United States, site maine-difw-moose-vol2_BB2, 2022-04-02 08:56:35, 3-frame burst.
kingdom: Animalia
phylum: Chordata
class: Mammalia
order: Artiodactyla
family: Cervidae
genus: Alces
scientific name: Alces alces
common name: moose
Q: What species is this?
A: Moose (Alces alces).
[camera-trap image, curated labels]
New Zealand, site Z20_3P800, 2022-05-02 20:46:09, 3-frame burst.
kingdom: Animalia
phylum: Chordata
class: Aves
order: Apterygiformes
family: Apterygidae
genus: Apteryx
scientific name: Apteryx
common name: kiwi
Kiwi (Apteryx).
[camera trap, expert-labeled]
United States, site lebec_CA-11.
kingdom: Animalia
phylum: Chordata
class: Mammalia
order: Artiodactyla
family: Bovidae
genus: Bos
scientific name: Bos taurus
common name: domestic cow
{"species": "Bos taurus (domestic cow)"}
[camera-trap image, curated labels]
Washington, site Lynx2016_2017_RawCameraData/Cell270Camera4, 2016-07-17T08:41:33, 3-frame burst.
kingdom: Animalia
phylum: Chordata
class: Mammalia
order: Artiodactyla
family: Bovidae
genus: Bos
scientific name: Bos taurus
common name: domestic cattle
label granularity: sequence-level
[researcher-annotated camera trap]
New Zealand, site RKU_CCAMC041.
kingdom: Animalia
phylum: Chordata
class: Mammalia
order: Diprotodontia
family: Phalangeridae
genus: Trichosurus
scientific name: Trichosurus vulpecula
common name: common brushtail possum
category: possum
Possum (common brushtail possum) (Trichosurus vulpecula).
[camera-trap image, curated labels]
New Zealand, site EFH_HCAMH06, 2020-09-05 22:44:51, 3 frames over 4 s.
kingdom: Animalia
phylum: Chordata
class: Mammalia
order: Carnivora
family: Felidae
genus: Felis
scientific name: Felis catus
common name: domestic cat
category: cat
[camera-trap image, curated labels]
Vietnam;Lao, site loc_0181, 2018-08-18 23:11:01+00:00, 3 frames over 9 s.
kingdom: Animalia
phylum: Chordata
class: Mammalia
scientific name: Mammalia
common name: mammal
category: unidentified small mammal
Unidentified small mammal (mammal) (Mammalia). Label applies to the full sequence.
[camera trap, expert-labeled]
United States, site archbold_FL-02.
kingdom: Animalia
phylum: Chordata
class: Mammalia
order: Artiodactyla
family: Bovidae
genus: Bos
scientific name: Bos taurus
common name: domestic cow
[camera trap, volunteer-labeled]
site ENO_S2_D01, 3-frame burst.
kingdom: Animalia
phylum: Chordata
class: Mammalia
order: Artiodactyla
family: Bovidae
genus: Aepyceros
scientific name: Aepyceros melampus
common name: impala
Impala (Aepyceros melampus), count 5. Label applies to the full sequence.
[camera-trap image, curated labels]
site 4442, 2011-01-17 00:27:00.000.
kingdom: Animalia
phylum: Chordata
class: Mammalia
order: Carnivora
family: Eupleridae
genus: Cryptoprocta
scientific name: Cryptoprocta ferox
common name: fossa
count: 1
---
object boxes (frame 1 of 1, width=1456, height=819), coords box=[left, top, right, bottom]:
- - -
→ **Exercise brief**:
Write out the whole listing above once more, exactly.

→ **Reply**:
United States, site maine-difw-moose-vol2_BB2, 2022-04-02 08:56:35, 3-frame burst.
kingdom: Animalia
phylum: Chordata
class: Mammalia
order: Artiodactyla
family: Cervidae
genus: Alces
scientific name: Alces alces
common name: moose
Q: What species is this?
A: Moose (Alces alces).
[camera-trap image, curated labels]
New Zealand, site Z20_3P800, 2022-05-02 20:46:09, 3-frame burst.
kingdom: Animalia
phylum: Chordata
class: Aves
order: Apterygiformes
family: Apterygidae
genus: Apteryx
scientific name: Apteryx
common name: kiwi
Kiwi (Apteryx).
[camera trap, expert-labeled]
United States, site lebec_CA-11.
kingdom: Animalia
phylum: Chordata
class: Mammalia
order: Artiodactyla
family: Bovidae
genus: Bos
scientific name: Bos taurus
common name: domestic cow
{"species": "Bos taurus (domestic cow)"}
[camera-trap image, curated labels]
Washington, site Lynx2016_2017_RawCameraData/Cell270Camera4, 2016-07-17T08:41:33, 3-frame burst.
kingdom: Animalia
phylum: Chordata
class: Mammalia
order: Artiodactyla
family: Bovidae
genus: Bos
scientific name: Bos taurus
common name: domestic cattle
label granularity: sequence-level
[researcher-annotated camera trap]
New Zealand, site RKU_CCAMC041.
kingdom: Animalia
phylum: Chordata
class: Mammalia
order: Diprotodontia
family: Phalangeridae
genus: Trichosurus
scientific name: Trichosurus vulpecula
common name: common brushtail possum
category: possum
Possum (common brushtail possum) (Trichosurus vulpecula).
[camera-trap image, curated labels]
New Zealand, site EFH_HCAMH06, 2020-09-05 22:44:51, 3 frames over 4 s.
kingdom: Animalia
phylum: Chordata
class: Mammalia
order: Carnivora
family: Felidae
genus: Felis
scientific name: Felis catus
common name: domestic cat
category: cat
[camera-trap image, curated labels]
Vietnam;Lao, site loc_0181, 2018-08-18 23:11:01+00:00, 3 frames over 9 s.
kingdom: Animalia
phylum: Chordata
class: Mammalia
scientific name: Mammalia
common name: mammal
category: unidentified small mammal
Unidentified small mammal (mammal) (Mammalia). Label applies to the full sequence.
[camera trap, expert-labeled]
United States, site archbold_FL-02.
kingdom: Animalia
phylum: Chordata
class: Mammalia
order: Artiodactyla
family: Bovidae
genus: Bos
scientific name: Bos taurus
common name: domestic cow
[camera trap, volunteer-labeled]
site ENO_S2_D01, 3-frame burst.
kingdom: Animalia
phylum: Chordata
class: Mammalia
order: Artiodactyla
family: Bovidae
genus: Aepyceros
scientific name: Aepyceros melampus
common name: impala
Impala (Aepyceros melampus), count 5. Label applies to the full sequence.
[camera-trap image, curated labels]
site 4442, 2011-01-17 00:27:00.000.
kingdom: Animalia
phylum: Chordata
class: Mammalia
order: Carnivora
family: Eupleridae
genus: Cryptoprocta
scientific name: Cryptoprocta ferox
common name: fossa
count: 1
---
object boxes (frame 1 of 1, width=1456, height=819), coords box=[left, top, right, bottom]:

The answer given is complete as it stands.